# SELECTED EXCERPT:
******************************

Everyone knows that cancer is bad, and that's a given. But how does a cancer such as breast cancer come to be so dangerous to the human body when it can be so easily removed? The answer is metastasis; when the cancerous cells remove themselves from the primary tumor and spread to the other parts of the body. While this seems simple in concept, breast cancer must go through many steps before it is conditioned to the microenvironment that is found in the bone.
Primary tumors are known to associate with mesenchymal cells, which cross-communicate to produce tumors that are more suited to the local tumor environment. These tumors are selected over cells that are less suited, and so tumors with these receptors become overly selected for and start to dominate the primary tumor tissue. By being selected, these tumors become more sensitive to a chemokine in the bloodstream that makes them more resistant to activated cell death and makes them more mobile. This chemokine, CXCL12, is released by bone in order to recruit immune cells to inhibit inflammation based bone destruction. However, once breast cancer cells have been attuned to this chemokine with an increase in the receptors, CXCR4/7, they are also prepared to survive and proliferate once they reach the source of the chemokine.

******************************

# QUESTIONS TO ANSWER:
A. For each statement, say whether it agrees with the passage on breast cancer metastasis, answering yes or no and quoting the passage's deciding words: (i) CXCL12 is released by bone to recruit immune cells. (ii) Primary tumors are known to associate with epithelial cells. (iii) Metastasis is when cancerous cells leave the primary tumor and spread to other parts of the body.
B. From the passage on breast cancer metastasis, write out word for word the part that opens with the words containing "Everyone knows that" and closes with "in the bone.".
C. Quote every sentence in the passage on breast cancer metastasis that contains the word "chemokine".
Rely solely on the passage on breast cancer metastasis when responding.

******************************

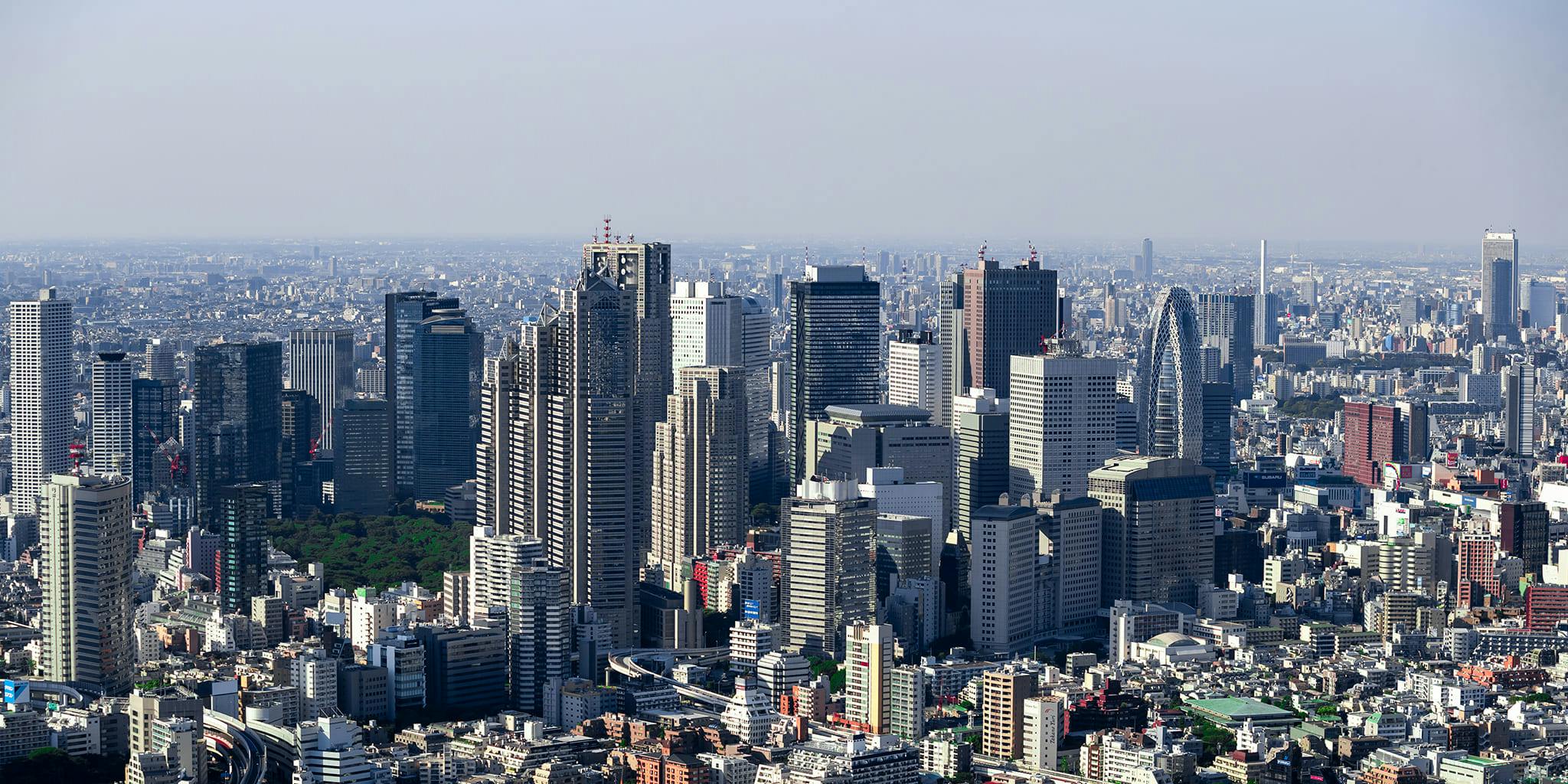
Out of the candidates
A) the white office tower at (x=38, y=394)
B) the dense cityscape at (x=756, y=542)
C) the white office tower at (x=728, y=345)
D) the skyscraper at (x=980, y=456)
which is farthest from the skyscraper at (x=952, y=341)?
the white office tower at (x=38, y=394)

******************************

# ANSWERS PROVIDED:
A.
(i) Yes: "This chemokine, CXCL12, is released by bone in order to recruit immune cells to inhibit inflammation based bone destruction."
(ii) No: "Primary tumors are known to associate with mesenchymal cells"
(iii) Yes: "The answer is metastasis; when the cancerous cells remove themselves from the primary tumor and spread to the other parts of the body."

B.
Everyone knows that cancer is bad, and that's a given. But how does a cancer such as breast cancer come to be so dangerous to the human body when it can be so easily removed? The answer is metastasis; when the cancerous cells remove themselves from the primary tumor and spread to the other parts of the body. While this seems simple in concept, breast cancer must go through many steps before it is conditioned to the microenvironment that is found in the bone.

C.
1. "By being selected, these tumors become more sensitive to a chemokine in the bloodstream that makes them more resistant to activated cell death and makes them more mobile."
2. "This chemokine, CXCL12, is released by bone in order to recruit immune cells to inhibit inflammation based bone destruction."
3. "However, once breast cancer cells have been attuned to this chemokine with an increase in the receptors, CXCR4/7, they are also prepared to survive and proliferate once they reach the source of the chemokine."